The existing fast passes and transfers will become obsolete in fall 2010 as TransLink is integrated. Riders will be able to load fare money on their card.

Currently, there is a feature that allows Muni riders to include the $55 fast pass on their TransLink card. Fast pass users must still tag their card to the card reader, but money won’t be deducted. The TransLink fast pass recently started including San Francisco BART rides like the classic, paper version.

TransLink machines have been installed so that riders touch their card to the card reader. The correct fare is automatically deducted each time it’s scanned. Riders have a 90-minute transfer period if they need to change transportation.

The current fare payment system is dated and confusing to riders, said Randy Rentschler, spokesman for the Metropolitan Transportation Commission.

“Unfortunately, in the Bay Area we have multiple transit operators instead of one integrated system,” Rentschler said. “People don’t know how much a fare will be or how to pay. With TransLink riders will just know they can ride any transportation.”

Transit police will be equipped with card readers that can check the TransLink card and make sure the fare has been paid.

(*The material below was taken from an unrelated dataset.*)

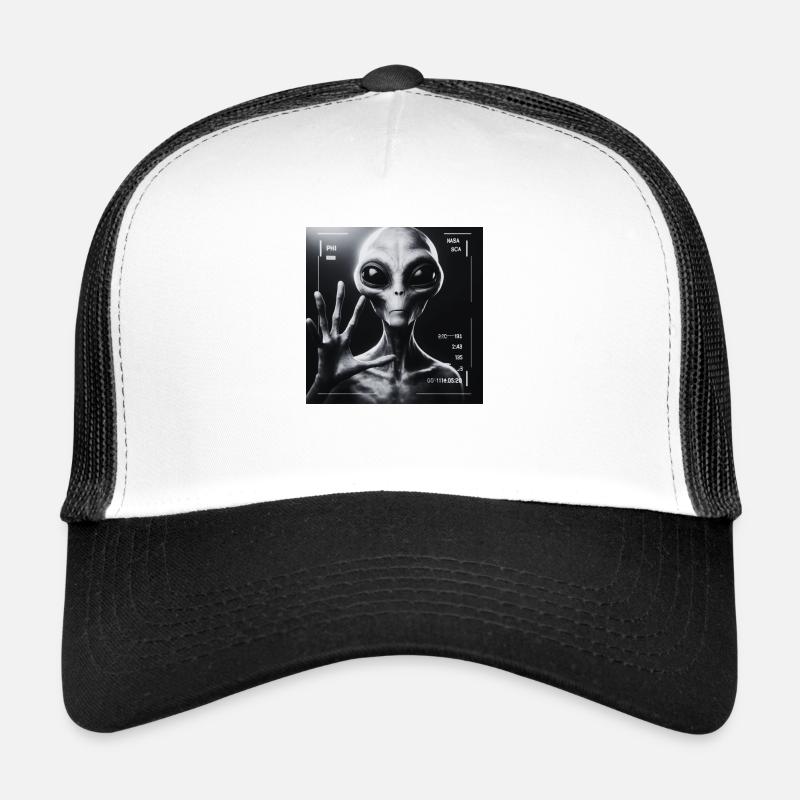 Astronomie Trucker Cap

Trial use of TransLink started in 2002. Currently, there are about 11,000 trial participants using TransLink with a daily ridership of about 7,000, according to Kristen Holland, spokeswoman for the San Francisco Municipal Transportation Agency.

“The polling data shows that 90 percent or more riders are satisfied with the use of TransLink,” Rentschler said.

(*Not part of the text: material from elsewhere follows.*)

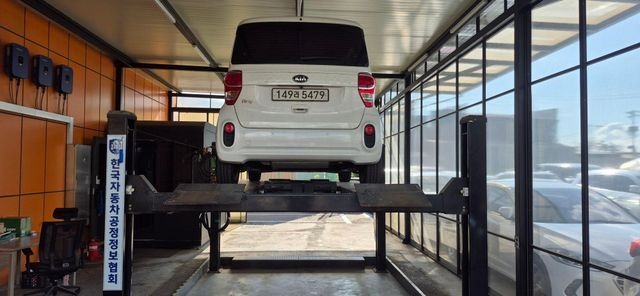 Kia RAY 2019 — inspection photo 2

TransLink is expected to speed up service and decrease waiting time for users.

“It seems more efficient to use one card for all transportation,” said SF State junior Katherine Lee. “Sometimes monthly Muni passes can be easily damaged.”

SFMTA will be installing 98 new TransLink-only fare gates and up to 40 vending machines in nine Muni stations using $11 million in federal stimulus funds.

“This project is a great example of the use of federal stimulus dollars to create jobs and to bring state-of-the-art technology to San Francisco,” Mayor Gavin Newsom wrote in a press release. “We need to reinvest in the infrastructure of the Muni system to fulfill the promise of our Transit First city.”

Installing and implementing TransLink has been a long process due to the diversity of public transportation systems, each of which uses a different form of payment and transfers.

“Switching to one universal medium is taking somewhat longer for us here in the Bay Area than other metropolitan areas, as this region has over two dozen systems that use various fare mediums,” Salaver said. “It’s a complicated endeavor.”